━━━ Provided information ━━━

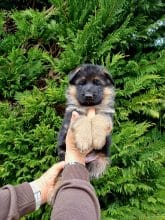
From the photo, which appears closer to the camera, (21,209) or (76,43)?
(21,209)

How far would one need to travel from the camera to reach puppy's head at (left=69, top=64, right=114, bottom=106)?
3.52 meters

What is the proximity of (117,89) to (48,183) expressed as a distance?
3036 millimetres

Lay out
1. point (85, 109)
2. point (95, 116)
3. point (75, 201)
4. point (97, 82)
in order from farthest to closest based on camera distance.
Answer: point (97, 82) < point (85, 109) < point (95, 116) < point (75, 201)

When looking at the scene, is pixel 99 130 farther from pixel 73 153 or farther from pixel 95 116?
pixel 73 153

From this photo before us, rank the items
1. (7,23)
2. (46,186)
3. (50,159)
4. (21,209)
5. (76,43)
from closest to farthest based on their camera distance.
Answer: (21,209) < (46,186) < (50,159) < (76,43) < (7,23)

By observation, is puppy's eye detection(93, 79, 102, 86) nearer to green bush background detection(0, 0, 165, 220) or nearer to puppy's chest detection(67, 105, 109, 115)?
puppy's chest detection(67, 105, 109, 115)

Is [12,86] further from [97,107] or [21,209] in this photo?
[21,209]

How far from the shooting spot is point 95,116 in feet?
10.0

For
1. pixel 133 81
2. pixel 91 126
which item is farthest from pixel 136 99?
pixel 91 126

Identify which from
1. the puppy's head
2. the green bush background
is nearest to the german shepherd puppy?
the puppy's head

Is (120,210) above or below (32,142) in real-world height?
below

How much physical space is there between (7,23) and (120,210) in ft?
9.96

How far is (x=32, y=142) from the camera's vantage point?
5262 mm

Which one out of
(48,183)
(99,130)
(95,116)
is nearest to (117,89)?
(95,116)
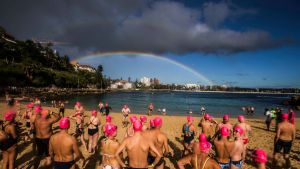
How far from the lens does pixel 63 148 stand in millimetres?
5160

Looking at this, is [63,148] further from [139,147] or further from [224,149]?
[224,149]

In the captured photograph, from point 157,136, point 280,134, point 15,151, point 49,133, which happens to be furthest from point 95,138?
point 280,134

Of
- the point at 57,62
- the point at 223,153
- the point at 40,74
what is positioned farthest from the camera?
the point at 57,62

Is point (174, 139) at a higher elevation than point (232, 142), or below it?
below

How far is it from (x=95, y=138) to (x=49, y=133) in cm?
292

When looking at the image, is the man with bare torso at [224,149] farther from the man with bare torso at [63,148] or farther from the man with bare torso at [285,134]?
the man with bare torso at [63,148]

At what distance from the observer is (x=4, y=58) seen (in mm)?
76312

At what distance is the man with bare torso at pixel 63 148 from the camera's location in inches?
203

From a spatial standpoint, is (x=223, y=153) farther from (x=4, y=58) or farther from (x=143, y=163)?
(x=4, y=58)

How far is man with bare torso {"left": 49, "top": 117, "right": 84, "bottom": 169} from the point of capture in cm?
516

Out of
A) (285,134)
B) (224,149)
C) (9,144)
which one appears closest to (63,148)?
(9,144)

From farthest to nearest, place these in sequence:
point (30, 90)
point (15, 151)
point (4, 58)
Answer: point (4, 58) < point (30, 90) < point (15, 151)

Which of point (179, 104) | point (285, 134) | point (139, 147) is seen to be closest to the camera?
point (139, 147)

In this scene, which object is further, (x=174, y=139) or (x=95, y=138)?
(x=174, y=139)
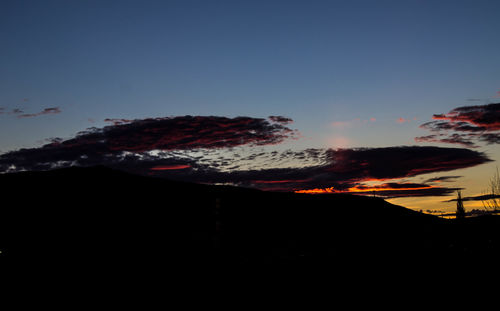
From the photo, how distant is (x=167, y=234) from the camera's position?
55.3 feet

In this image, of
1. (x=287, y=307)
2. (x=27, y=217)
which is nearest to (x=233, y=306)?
(x=287, y=307)

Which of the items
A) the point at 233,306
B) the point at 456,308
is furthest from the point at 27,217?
the point at 456,308

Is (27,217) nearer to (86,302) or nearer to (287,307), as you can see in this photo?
(86,302)

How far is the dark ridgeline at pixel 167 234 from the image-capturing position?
528 inches

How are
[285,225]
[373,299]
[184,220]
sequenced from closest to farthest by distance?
[373,299]
[184,220]
[285,225]

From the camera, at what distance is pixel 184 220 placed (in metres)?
18.6

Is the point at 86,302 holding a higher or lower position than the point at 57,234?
lower

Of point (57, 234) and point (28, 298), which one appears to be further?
point (57, 234)

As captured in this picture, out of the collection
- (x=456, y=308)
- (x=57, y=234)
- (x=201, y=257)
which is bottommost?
(x=456, y=308)

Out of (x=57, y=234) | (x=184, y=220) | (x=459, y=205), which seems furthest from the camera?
(x=459, y=205)

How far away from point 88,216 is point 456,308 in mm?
13430

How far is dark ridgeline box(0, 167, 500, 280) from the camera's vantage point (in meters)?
13.4

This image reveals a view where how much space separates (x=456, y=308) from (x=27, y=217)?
1502 centimetres

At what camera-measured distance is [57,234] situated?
14281 mm
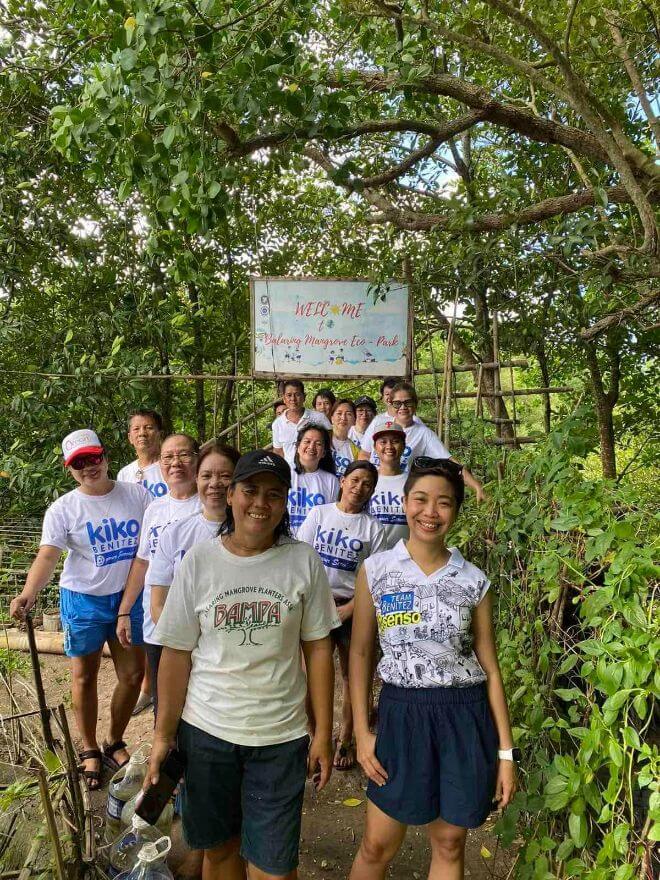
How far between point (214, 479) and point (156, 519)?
0.58m

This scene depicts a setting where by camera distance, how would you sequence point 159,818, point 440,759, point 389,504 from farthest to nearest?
1. point 389,504
2. point 159,818
3. point 440,759

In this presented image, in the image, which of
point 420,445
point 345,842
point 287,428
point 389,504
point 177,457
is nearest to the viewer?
point 345,842

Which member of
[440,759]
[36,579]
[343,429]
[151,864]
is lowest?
[151,864]

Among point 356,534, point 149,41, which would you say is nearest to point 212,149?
point 149,41

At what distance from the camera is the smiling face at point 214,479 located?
2416 mm

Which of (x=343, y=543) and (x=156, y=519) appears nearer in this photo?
(x=156, y=519)

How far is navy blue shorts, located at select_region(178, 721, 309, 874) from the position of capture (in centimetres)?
183

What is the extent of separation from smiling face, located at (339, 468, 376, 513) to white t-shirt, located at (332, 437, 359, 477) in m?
1.60

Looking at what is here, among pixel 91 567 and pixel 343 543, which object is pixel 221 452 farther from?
pixel 91 567

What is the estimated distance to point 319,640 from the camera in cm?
195

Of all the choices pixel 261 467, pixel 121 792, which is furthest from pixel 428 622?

━━━

Edit the material above by replacing every occurrence of "camera" with "viewer" and keeping all other text the same. Omit the pictures from your answer.

> [Answer for this exercise]:
From the photo, which appears closer to the viewer, (21,209) or (76,43)?
(21,209)

How far would one need to travel from the viewer to reach puppy's head at (left=69, top=64, right=114, bottom=106)?
3.52 meters

What is the proximity of (117,89) to (48,183) expressed as a distance?
3036 millimetres

Lay out
1. point (85, 109)
2. point (95, 116)
3. point (75, 201)
4. point (97, 82)
in order from farthest to closest based on viewer distance.
Answer: point (97, 82) < point (85, 109) < point (95, 116) < point (75, 201)

When looking at the scene, is pixel 99 130 farther from pixel 73 153 or farther from pixel 95 116?
pixel 73 153

From this photo before us, rank the items
1. (7,23)
2. (46,186)
3. (50,159)
4. (21,209)
5. (76,43)
from closest to farthest based on their viewer distance.
Answer: (21,209) < (46,186) < (50,159) < (76,43) < (7,23)

By observation, is puppy's eye detection(93, 79, 102, 86) nearer to green bush background detection(0, 0, 165, 220) or nearer to puppy's chest detection(67, 105, 109, 115)?
puppy's chest detection(67, 105, 109, 115)

Is [12,86] further from [97,107] or [21,209] in this photo?
[21,209]

How far from the shooting spot is point 95,116 in feet?
10.0

For
1. pixel 133 81
2. pixel 91 126
which item is farthest from pixel 136 99?
pixel 91 126

Identify which from
1. the puppy's head
2. the green bush background
is nearest to the german shepherd puppy?
the puppy's head

Is (120,210) above or below (32,142) in real-world height?
below

How much physical space is there between (7,23) and (120,210) in ft?
9.96

How far is (x=32, y=142) from the viewer's vantage point?
5262 mm

Which one out of
(48,183)
(99,130)
(95,116)
is nearest to (117,89)?
(95,116)
How far from the lens does pixel 63 148 stand in millimetres?
5160

Looking at this, is [63,148] further from [139,147] or further from [224,149]?
[224,149]

In the captured photograph, from point 157,136, point 280,134, point 15,151, point 49,133, which happens to be furthest from point 95,138?
point 280,134

Of
- the point at 57,62
- the point at 223,153
- the point at 40,74
what is positioned farthest from the viewer?
the point at 57,62

Is point (174, 139) at a higher elevation than point (232, 142), or below it?
below

How far is it from (x=95, y=138) to (x=49, y=133) in cm?
292

When looking at the image, is the man with bare torso at [224,149] farther from the man with bare torso at [63,148] or farther from the man with bare torso at [285,134]?
the man with bare torso at [63,148]

At what distance from the observer is (x=4, y=58) seen (in mm)?
76312

At what distance is the man with bare torso at pixel 63 148 from the viewer's location in inches?
203

From a spatial standpoint, is (x=223, y=153) farther from (x=4, y=58) or farther from (x=143, y=163)?
(x=4, y=58)

How far is man with bare torso {"left": 49, "top": 117, "right": 84, "bottom": 169} from the point of capture in cm?
516

Out of
A) (285,134)
B) (224,149)
C) (9,144)
which one appears closest to (63,148)?
(9,144)

From farthest to nearest, place these in sequence:
point (30, 90)
point (15, 151)
point (4, 58)
Answer: point (4, 58) < point (30, 90) < point (15, 151)

Which of point (179, 104) | point (285, 134) | point (139, 147) is seen to be closest to the viewer?
point (139, 147)

In this scene, which object is further, (x=174, y=139) or (x=95, y=138)?
(x=174, y=139)
From the photo, how distant is (x=167, y=234) from the viewer's position?
55.3 feet

In this image, of
1. (x=287, y=307)
2. (x=27, y=217)
which is nearest to (x=233, y=306)?
(x=287, y=307)

Which of the items
A) the point at 233,306
B) the point at 456,308
is furthest from the point at 27,217?
the point at 456,308

Is (27,217) nearer to (86,302) or nearer to (287,307), as you can see in this photo?
(86,302)

How far is the dark ridgeline at pixel 167 234 from the image-capturing position?
528 inches

How are
[285,225]
[373,299]
[184,220]
sequenced from closest to farthest by distance?
[373,299]
[184,220]
[285,225]

From the viewer, at what distance is pixel 184 220 placed (in metres)?
18.6

Is the point at 86,302 holding a higher or lower position than the point at 57,234?
lower

Of point (57, 234) and point (28, 298), which one appears to be further?
point (57, 234)

As captured in this picture, out of the collection
- (x=456, y=308)
- (x=57, y=234)
- (x=201, y=257)
which is bottommost?
(x=456, y=308)

Out of (x=57, y=234) | (x=184, y=220) | (x=459, y=205), which seems furthest from the viewer?
(x=459, y=205)

How far away from point 88,216 is point 456,308 in mm?
13430

How far is dark ridgeline box(0, 167, 500, 280) from the viewer's vantage point (in meters)?
13.4

This image reveals a view where how much space separates (x=456, y=308) from (x=27, y=217)?
1502 centimetres

At what viewer-measured distance is [57,234] situated?
14281 mm
How far between point (214, 479) and point (156, 519)?
0.58m

This scene depicts a setting where by viewer distance, how would you sequence point 159,818, point 440,759, point 389,504 from farthest to nearest?
1. point 389,504
2. point 159,818
3. point 440,759

In this presented image, in the image, which of
point 420,445
point 345,842
point 287,428
point 389,504
point 177,457
is nearest to the viewer?
point 345,842

Which member of
[440,759]
[36,579]
[343,429]
[151,864]
is lowest?
[151,864]

Among point 356,534, point 149,41, which would you say is nearest to point 212,149?
point 149,41

At what distance from the viewer is the smiling face at point 214,479 located?
2416 mm

Which of (x=343, y=543) and (x=156, y=519) appears nearer in this photo?
(x=156, y=519)

How far is navy blue shorts, located at select_region(178, 721, 309, 874) from the position of capture (in centimetres)?
183

What is the extent of separation from smiling face, located at (339, 468, 376, 513) to white t-shirt, located at (332, 437, 359, 477) in m?
1.60

Looking at what is here, among pixel 91 567 and pixel 343 543, which object is pixel 221 452 farther from?
pixel 91 567

What is the estimated distance to point 319,640 from the viewer in cm?
195

Of all the choices pixel 261 467, pixel 121 792, which is furthest from pixel 428 622?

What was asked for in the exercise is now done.